As an individual living in Brent, you will pay 40% Inheritance Tax on the total value of your estate above your £325,000 allowance.
Married couples have a double allowance of £650,000.
Property values in Brent and inheritance tax
The average sold property price in Brent was £723,034 in 2017.
Taken in isolation (excluding other assets, like pensions and savings), this would create the following IHT liability:
Individual’s IHT liability – £159,214
Married couple’s IHT liability – £29,214
IHT liability based on more average property values
Looking at this in more detail, you can see that different types of properties carry vastly different IHT liabilities:
Flats in Brent – £425,160 (2017)
Individual – £71,645
Married couple – nil
Terrace in Brent – £723,034 (2017)
Individual – £159,214
Married couple – £29,214
Semi-detached in Brent – £743,443 (2017)
Individual – £167,377
Married couple – £37,377
Area of Brent with largest IHT liability
Brondesbury Park (£923,580)
Individual – £239,432
Married couple – £109,432
Area of Brent with lowest IHT liability
Wembley Central (£351,722)
Individual – £688.80
Married couple – £nil
Don’t forget that these figures are based purely on average property prices.

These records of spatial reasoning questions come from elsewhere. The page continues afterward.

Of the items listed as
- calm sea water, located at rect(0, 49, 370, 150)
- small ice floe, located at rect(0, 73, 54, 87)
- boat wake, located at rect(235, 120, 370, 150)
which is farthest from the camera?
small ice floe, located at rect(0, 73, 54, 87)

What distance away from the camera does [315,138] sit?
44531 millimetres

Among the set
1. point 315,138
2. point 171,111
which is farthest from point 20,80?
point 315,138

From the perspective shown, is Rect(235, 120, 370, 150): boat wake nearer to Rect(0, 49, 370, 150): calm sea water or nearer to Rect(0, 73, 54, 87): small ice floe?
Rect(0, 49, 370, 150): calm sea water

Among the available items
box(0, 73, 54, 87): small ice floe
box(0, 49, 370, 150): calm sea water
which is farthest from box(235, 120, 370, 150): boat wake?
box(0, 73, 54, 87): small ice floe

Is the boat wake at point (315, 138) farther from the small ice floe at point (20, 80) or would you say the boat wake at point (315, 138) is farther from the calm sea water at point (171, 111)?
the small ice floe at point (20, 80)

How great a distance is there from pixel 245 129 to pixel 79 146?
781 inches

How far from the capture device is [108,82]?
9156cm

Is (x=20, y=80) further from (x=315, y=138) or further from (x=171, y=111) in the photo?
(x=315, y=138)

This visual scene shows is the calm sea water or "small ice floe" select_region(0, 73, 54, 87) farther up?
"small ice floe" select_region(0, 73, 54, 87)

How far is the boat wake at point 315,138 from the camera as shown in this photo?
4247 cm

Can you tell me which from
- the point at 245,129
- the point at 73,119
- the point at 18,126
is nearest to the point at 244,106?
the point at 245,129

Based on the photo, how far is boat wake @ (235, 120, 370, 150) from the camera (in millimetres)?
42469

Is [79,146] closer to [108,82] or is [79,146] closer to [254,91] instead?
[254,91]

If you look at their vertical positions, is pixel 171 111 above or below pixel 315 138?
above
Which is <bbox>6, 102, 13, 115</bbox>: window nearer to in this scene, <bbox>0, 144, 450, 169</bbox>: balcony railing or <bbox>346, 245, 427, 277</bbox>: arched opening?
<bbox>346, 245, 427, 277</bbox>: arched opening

If you have savings, pensions, investments and valuable possessions, such as art and jewellery, then your IHT bill will be considerably higher.
How to reduce your IHT liability?
There are ways you can reduce your IHT liability and lower the bill your family will have to pay in the event of your death. This can be done with sensible forward planning through Trusts.
In the first instance, you should speak to one of our Will consultants – or a financial adviser – who can advise you on the best course of action based on your individual circumstances.
Trusts and how they can be used to protect your property
You can insert a Trust into your Will to help manage your money in the event of your death. For example, you might want to add one to specify that your children inherit at 25 rather than the standard legal age of 18.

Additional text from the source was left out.